Background: The objective of this study is to describe incidence and factors associated with early withdrawal of life-sustaining therapies based on presumed poor neurologic prognosis (WLST-N) and practices around multimodal prognostication after out-of-hospital cardiac arrest (OHCA).

Methods: We performed a subanalysis of a randomized controlled trial assessing prehospital therapeutic hypothermia in adult patients admitted to nine hospitals in King County with nontraumatic OHCA between 2007 and 2012. Patients who underwent tracheal intubation and were unconscious following return of spontaneous circulation were included. Our outcomes were (1) incidence of early WLST-N (WLST-N within < 72 h from return of spontaneous circulation), (2) factors associated with early WLST-N compared with patients who remained comatose at 72 h without WLST-N, (3) institutional variation in early WLST-N, (4) use of multimodal prognostication, and (5) use of sedative medications in patients with early WLST-N. Analysis included descriptive statistics and multivariable logistic regression.

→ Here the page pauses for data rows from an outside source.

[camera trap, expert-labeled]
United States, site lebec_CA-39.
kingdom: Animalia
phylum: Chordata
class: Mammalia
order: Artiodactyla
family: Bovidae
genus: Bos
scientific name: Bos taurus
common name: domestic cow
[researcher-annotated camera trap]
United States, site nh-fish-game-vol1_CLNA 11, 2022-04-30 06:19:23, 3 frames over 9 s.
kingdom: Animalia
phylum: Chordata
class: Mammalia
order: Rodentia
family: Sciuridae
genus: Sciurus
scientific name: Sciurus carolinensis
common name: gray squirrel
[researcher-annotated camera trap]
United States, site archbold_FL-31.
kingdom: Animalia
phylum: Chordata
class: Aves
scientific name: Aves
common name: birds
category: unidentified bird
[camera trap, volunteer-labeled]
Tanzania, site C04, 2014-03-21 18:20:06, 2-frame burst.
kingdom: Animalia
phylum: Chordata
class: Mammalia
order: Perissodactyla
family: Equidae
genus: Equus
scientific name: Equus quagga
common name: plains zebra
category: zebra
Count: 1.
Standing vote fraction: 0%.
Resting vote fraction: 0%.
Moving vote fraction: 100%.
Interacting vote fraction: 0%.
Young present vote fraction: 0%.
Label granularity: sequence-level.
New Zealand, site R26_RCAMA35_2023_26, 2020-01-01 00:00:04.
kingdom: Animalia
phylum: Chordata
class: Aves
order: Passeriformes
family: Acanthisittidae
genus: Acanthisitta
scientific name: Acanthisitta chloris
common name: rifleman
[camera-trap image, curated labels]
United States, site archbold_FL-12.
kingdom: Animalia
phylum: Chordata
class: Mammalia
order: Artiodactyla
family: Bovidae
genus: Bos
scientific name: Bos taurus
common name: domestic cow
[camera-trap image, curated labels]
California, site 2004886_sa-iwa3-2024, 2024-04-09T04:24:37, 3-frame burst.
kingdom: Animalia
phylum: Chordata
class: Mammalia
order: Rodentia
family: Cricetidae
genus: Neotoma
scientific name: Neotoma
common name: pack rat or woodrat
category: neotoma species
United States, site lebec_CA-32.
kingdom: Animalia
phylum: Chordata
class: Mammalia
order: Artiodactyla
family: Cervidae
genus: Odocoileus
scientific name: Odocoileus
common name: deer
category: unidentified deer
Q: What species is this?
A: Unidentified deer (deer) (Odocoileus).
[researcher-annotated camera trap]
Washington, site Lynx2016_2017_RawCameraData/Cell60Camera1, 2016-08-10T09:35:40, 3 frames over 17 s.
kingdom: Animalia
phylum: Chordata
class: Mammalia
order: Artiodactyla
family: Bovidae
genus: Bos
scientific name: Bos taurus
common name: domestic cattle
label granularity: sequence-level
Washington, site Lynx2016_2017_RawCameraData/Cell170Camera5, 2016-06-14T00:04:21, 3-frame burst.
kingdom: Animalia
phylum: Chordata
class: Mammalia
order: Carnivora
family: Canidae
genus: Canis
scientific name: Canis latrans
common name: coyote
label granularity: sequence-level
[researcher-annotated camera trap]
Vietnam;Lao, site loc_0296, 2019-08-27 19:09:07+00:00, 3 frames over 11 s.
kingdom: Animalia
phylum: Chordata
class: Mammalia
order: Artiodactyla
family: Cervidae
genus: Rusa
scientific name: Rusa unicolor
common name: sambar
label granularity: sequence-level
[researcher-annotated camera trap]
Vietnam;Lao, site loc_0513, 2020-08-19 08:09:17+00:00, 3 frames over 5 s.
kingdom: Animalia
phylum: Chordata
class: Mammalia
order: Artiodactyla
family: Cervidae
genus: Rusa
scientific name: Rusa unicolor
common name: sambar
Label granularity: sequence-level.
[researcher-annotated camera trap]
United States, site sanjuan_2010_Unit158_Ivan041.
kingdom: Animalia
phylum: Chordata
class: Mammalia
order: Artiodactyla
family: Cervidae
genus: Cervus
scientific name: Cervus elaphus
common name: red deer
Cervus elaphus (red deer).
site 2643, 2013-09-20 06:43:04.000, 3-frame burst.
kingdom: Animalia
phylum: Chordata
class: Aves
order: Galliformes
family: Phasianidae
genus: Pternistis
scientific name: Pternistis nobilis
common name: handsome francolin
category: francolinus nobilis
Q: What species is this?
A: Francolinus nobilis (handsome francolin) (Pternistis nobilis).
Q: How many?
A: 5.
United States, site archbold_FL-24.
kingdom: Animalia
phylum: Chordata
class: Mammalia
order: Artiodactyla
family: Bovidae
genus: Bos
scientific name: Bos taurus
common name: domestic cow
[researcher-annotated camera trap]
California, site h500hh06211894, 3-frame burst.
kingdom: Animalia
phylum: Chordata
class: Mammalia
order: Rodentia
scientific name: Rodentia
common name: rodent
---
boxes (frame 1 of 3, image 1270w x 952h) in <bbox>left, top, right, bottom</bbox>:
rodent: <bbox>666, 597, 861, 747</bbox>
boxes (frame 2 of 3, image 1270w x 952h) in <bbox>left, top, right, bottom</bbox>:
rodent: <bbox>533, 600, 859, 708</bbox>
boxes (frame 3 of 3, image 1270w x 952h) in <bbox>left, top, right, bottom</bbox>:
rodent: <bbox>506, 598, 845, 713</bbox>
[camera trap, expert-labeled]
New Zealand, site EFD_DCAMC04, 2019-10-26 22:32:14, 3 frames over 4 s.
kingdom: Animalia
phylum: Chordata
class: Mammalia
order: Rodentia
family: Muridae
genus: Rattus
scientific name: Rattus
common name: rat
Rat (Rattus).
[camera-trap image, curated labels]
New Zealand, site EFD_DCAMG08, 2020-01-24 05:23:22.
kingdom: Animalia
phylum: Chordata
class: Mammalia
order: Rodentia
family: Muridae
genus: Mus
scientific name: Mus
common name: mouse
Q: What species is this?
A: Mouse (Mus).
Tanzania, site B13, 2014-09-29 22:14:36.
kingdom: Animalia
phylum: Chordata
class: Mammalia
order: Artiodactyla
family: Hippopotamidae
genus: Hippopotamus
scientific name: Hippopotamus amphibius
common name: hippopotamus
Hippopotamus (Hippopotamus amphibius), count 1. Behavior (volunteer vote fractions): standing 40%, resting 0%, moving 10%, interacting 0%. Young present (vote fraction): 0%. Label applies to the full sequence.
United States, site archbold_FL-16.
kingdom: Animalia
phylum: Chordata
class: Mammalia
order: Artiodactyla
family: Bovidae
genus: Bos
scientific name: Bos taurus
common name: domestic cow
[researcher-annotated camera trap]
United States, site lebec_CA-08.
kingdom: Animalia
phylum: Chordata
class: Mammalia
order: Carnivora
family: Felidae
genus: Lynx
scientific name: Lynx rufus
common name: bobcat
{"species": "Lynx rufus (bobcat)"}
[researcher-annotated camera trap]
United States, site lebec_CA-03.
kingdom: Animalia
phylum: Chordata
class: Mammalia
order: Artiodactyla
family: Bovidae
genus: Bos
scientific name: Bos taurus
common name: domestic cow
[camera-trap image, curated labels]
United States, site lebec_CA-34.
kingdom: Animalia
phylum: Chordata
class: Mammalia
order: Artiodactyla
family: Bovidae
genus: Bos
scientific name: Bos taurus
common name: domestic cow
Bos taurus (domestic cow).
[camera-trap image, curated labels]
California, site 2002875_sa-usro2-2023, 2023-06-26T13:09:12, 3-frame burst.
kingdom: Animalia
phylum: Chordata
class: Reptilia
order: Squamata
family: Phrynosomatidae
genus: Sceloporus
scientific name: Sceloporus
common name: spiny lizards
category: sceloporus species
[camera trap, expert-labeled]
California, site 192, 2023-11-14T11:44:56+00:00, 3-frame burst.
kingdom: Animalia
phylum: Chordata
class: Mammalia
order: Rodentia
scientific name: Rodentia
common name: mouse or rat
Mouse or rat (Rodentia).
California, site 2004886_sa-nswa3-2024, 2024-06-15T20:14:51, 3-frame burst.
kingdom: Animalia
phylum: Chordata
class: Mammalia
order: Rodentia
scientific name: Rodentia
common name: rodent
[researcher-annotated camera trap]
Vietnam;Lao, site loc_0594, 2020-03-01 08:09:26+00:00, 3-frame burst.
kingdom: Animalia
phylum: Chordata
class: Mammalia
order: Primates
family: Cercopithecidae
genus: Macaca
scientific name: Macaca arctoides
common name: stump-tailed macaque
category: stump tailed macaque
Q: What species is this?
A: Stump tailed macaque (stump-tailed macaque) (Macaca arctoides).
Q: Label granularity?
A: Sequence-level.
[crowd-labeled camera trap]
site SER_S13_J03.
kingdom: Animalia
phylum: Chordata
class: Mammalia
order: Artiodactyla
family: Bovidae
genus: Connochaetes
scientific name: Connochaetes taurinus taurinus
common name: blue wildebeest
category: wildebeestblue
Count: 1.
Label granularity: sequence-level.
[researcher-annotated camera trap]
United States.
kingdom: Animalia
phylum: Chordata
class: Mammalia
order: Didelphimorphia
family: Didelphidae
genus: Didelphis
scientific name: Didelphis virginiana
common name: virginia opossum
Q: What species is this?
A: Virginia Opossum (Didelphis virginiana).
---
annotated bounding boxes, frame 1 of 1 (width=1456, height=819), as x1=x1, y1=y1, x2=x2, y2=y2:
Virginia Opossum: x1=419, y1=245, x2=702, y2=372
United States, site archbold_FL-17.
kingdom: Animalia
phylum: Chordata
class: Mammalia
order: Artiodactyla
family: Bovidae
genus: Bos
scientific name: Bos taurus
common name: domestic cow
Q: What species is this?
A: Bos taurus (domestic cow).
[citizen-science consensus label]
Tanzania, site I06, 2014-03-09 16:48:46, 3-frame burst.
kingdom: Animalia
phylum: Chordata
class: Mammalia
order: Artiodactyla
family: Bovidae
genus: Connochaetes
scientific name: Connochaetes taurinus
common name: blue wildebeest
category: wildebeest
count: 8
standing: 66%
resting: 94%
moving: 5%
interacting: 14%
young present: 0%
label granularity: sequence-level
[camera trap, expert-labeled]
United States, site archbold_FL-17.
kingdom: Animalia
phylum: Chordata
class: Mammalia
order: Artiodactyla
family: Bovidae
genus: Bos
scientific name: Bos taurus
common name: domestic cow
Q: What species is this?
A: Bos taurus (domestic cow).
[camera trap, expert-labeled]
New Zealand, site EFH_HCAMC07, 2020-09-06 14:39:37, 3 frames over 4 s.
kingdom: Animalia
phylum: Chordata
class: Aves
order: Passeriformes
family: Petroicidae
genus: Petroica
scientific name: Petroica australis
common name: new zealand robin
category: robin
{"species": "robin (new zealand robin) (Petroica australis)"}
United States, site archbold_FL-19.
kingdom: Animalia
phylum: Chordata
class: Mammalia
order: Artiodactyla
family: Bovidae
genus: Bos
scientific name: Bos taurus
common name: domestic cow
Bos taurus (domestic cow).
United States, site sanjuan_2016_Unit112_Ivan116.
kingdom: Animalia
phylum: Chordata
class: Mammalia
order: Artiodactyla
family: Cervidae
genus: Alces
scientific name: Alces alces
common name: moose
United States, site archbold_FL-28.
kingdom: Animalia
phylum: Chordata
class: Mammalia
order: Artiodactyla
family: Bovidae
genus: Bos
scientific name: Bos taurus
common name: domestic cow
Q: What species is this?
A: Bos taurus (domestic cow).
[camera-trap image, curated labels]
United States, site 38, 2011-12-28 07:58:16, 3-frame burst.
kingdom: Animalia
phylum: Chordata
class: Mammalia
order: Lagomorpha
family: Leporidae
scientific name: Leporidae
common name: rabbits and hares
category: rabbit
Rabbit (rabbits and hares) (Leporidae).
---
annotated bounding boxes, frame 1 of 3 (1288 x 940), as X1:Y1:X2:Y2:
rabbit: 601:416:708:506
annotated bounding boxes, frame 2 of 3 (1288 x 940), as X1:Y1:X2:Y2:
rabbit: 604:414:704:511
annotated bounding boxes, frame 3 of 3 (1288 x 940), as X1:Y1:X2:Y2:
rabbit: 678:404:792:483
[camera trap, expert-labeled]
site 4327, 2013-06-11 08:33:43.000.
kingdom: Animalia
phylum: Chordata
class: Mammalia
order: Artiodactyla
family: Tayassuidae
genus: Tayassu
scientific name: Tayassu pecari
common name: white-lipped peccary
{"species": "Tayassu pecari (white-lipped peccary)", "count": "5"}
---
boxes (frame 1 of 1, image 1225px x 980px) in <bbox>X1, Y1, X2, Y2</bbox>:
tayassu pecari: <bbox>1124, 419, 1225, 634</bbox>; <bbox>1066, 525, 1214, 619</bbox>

Results: We included 1,040 patients (mean age was 65 years, 37% were female, 41% were White, and 44% presented with arrest due to ventricular fibrillation) admitted to nine hospitals. Early WLST-N accounted for 24% (n = 154) of patient deaths and occurred in half (51%) of patients with WLST-N. Factors associated with early WLST-N in multivariate regressions were older age (odds ratio [OR] 1.02, 95% confidence interval [CI]: 1.01-1.03), preexisting do-not-attempt-resuscitation orders (OR 4.67, 95% CI: 1.55-14.01), bilateral absent pupillary reflexes (OR 2.4, 95% CI: 1.42-4.10), and lack of neurological consultation (OR 2.60, 95% CI: 1.52-4.46). The proportion of patients with early WLST-N among all OHCA admissions ranged from 19-60% between institutions. A head computed tomography scan was obtained in 54% (n = 84) of patients with early WLST-N; 22% (n = 34) and 5% (n = 8) underwent ≥ 1 and ≥ 2 additional prognostic tests, respectively. Prognostic tests were more frequently performed when neurological consultation occurred. Most patients received sedating medications (90%) within 24 h before early WLST-N; the median time from last sedation to early WLST-N was 4.2 h (interquartile range 0.4-15).

Conclusions: Nearly one quarter of deaths after OHCA were due to early WLST-N. The presence of concerning neurological examination findings appeared to impact early WLST-N decisions, even though these are not fully reliable in this time frame. Lack of neurological consultation was associated with early WLST-N and resulted in underuse of guideline-concordant multimodal prognostication. Sedating medications were often coadministered prior to early WLST-N and may have further confounded the neurological examination. Standardizing prognostication, restricting early WLST-N, and a multidisciplinary approach including neurological consultation might improve outcomes after OHCA.